It feels funny writing about this. Maybe it’s my new normal – hopefully it is! Last year I wrote about hitting the one year free of a pulmonary exacerbation milestone. It was the second time I hit it since starting Trikfata (the first came during the clinical trial, but was separated from the second time around the sun by a vicious cold that took me down). This time, though, and maybe thanks in some small part to the infection control brought on by the pandemic, I’ve made it a full two years without suffering a pulmonary exacerbation or hospital-based intervention for my cystic fibrosis. I truly can’t even remember the last time that happened. Maybe elementary school, which means about 20 years or so?

By the time I was well into 6th and 7th grade, I was onto a PICC line at least every other year. I still remember the absolute dread I felt when I walked into my doctor’s office after a check up to be told that I would need to report to interventional radiology a few days later. Often those conversations were accompanied by tears, frustration, and anger. It’s not hard to imagine why. Every PICC line, IV antibiotic course, or encounter with health system for the purposes of an intervention represented a disruption to my childhood. I couldn’t go to school normally, go to hockey practice or the Friday night sleepover at a friend’s house. As I aged those disruptions shifted from childhood pastimes to college weekends and football games, to classes and then into the professional world where my career was dependent on maintaining just enough health to keep a rhythm going.

When I finished up at BC, my dad asked me not long after I graduated how much time I thought I missed over my four years on campus because of my CF. It was a tough calculation, but I figured all in I missed at least a semester’s worth, though largely because I finished the tail end of my freshman year in absentia.

One day I plan to look back at my entire life and attempt to quantify the entire time spent on IV antibiotics or total time spent dealing with pulmonary exacerbations. The total is certainly over a year, which means that at 30 years old, I have probably spent a cumulative total of about 5% of my life attached to an IV… at least. That’s a little bit of a shocking figure.

But all of that almost feels like I’ve left it in the past. This milestone that I am achieving… two years pulmonary exacerbation free… feels like the kind of thing I could have only dreamed about when I was stuck in my early twenties. In those days I was such a frequently flyer to the local interventional radiology suite that I knew everyone on the staff by name from the admin, to the radiologists, to the nursing and support staff. Being a regular at a medical center is a weird thing. On one hand, you know and respect the people working in the department. I trusted them and I knew I would receive great care from the team. I was hardly a stranger. In some ways, it was a little bit like a small-town feel. I had heard about their kids growing up, hobbies and sort of everything in between. I mean these are relationships that persisted over several years. But at the same time, it’s a strange dynamic. Becoming close with a doctor and a care team (outside the CF center in this case) necessitates that one is at a hospital quite often, and I was there quite often.

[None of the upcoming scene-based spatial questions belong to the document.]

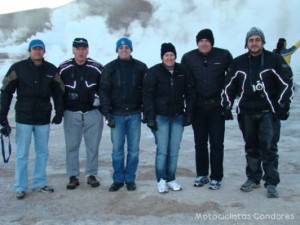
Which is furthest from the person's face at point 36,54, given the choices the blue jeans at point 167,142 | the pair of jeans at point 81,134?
the blue jeans at point 167,142

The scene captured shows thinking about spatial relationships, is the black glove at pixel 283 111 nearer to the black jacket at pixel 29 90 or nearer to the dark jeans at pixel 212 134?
the dark jeans at pixel 212 134

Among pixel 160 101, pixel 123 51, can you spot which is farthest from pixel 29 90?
pixel 160 101

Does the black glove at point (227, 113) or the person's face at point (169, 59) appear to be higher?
the person's face at point (169, 59)

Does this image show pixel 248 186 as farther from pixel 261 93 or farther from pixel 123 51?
pixel 123 51

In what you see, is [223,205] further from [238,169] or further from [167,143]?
[238,169]

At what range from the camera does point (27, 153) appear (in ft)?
17.3

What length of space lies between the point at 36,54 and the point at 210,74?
6.70 ft

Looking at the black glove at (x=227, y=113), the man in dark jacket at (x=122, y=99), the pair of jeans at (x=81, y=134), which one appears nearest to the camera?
the black glove at (x=227, y=113)

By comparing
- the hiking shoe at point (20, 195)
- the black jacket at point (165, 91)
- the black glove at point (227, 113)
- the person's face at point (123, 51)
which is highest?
the person's face at point (123, 51)

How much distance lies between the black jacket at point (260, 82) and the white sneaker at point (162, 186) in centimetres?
117

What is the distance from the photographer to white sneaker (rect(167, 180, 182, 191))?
5.32m

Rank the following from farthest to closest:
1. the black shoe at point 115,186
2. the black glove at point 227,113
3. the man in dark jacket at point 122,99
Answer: the black shoe at point 115,186
the man in dark jacket at point 122,99
the black glove at point 227,113

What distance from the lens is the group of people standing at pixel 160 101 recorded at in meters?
5.05

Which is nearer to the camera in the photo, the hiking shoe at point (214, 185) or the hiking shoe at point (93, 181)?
the hiking shoe at point (214, 185)
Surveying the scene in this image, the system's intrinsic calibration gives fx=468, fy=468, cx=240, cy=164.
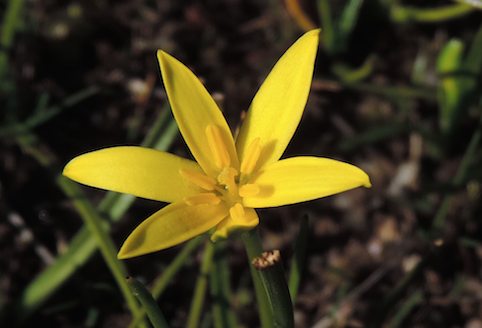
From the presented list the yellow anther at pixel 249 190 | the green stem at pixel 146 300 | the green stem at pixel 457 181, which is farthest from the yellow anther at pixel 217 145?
the green stem at pixel 457 181

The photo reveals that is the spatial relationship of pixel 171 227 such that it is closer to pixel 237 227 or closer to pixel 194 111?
pixel 237 227

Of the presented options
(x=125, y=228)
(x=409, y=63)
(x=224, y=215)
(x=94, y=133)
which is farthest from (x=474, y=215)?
(x=94, y=133)

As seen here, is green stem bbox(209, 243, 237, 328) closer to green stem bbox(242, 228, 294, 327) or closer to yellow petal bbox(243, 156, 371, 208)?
green stem bbox(242, 228, 294, 327)

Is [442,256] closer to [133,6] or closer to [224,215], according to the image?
[224,215]

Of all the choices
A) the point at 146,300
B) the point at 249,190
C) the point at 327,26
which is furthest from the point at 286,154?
the point at 146,300

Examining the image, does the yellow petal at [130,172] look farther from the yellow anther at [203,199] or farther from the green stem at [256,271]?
the green stem at [256,271]
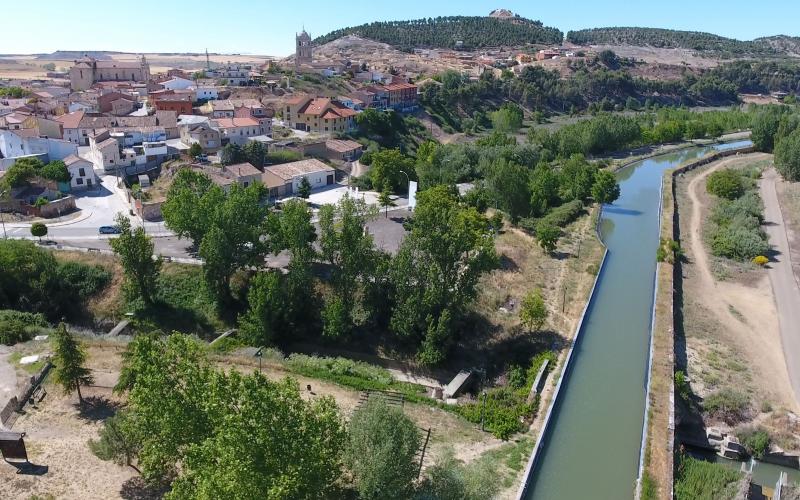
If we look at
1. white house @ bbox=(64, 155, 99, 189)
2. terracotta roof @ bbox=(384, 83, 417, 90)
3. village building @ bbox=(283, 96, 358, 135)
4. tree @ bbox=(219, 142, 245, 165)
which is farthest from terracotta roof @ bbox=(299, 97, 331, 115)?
white house @ bbox=(64, 155, 99, 189)

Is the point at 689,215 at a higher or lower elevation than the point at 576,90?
lower

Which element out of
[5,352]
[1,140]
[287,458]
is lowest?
[5,352]

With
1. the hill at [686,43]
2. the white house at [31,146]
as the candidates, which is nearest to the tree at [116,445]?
the white house at [31,146]

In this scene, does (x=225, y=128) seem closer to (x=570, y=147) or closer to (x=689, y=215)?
(x=570, y=147)

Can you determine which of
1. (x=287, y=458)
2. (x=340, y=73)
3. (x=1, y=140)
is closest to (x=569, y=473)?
(x=287, y=458)

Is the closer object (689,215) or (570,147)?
(689,215)

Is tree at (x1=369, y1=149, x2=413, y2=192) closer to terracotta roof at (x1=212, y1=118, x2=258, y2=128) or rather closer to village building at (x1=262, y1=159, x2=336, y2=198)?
village building at (x1=262, y1=159, x2=336, y2=198)

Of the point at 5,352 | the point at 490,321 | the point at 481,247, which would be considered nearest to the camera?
the point at 5,352

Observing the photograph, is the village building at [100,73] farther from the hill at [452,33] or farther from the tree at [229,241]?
the hill at [452,33]
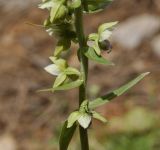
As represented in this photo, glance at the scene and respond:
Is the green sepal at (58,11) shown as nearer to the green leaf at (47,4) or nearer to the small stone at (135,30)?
the green leaf at (47,4)

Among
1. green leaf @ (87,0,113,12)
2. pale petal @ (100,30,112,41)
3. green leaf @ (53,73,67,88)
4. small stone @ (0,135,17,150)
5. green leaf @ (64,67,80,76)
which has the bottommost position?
small stone @ (0,135,17,150)

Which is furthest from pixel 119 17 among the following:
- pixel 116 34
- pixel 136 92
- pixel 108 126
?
pixel 108 126

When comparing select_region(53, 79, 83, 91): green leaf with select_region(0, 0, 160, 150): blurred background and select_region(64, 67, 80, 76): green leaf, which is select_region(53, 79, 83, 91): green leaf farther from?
select_region(0, 0, 160, 150): blurred background

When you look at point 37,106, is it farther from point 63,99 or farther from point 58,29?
point 58,29

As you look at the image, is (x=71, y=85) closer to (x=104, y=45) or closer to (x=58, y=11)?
(x=104, y=45)

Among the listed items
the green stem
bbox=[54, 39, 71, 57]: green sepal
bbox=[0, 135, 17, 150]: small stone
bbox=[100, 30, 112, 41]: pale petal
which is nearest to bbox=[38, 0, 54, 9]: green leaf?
the green stem

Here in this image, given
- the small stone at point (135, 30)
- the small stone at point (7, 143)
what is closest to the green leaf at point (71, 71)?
the small stone at point (7, 143)

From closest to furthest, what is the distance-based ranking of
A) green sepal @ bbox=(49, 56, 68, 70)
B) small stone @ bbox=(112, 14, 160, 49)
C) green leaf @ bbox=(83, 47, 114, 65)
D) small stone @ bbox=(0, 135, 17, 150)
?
1. green leaf @ bbox=(83, 47, 114, 65)
2. green sepal @ bbox=(49, 56, 68, 70)
3. small stone @ bbox=(0, 135, 17, 150)
4. small stone @ bbox=(112, 14, 160, 49)
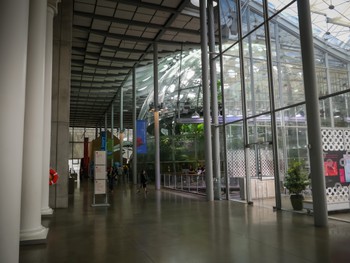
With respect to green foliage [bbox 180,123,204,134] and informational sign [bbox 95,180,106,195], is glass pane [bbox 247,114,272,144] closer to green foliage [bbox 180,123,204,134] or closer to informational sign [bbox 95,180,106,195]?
informational sign [bbox 95,180,106,195]

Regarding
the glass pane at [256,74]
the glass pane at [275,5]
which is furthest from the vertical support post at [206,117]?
the glass pane at [275,5]

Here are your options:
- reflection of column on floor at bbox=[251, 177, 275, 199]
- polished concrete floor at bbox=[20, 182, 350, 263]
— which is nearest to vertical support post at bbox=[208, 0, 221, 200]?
reflection of column on floor at bbox=[251, 177, 275, 199]

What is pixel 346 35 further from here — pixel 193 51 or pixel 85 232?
pixel 193 51

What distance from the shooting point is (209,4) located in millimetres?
17000

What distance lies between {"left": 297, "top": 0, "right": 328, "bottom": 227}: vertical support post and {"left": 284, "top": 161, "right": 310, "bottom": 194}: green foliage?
1.99m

Maybe it’s best to measure the time spent off IV by the things done between courses. In my early twenties when I was granted a couple weeks between IV courses or pulmonary exacerbations, I was lucky if I could count a handful of recreational hockey games, maybe a couple days at the gym, and a date or two with Darcy.

Now, measuring the distance between IV courses is far more challenging. My life has changed in enormous ways since I was last on IV. I graduated from business school, got married, lived through the first 18 months of a pandemic, and am now looking forward to welcoming a son into the world in a couple months.

These past two years have been some of the best of my life.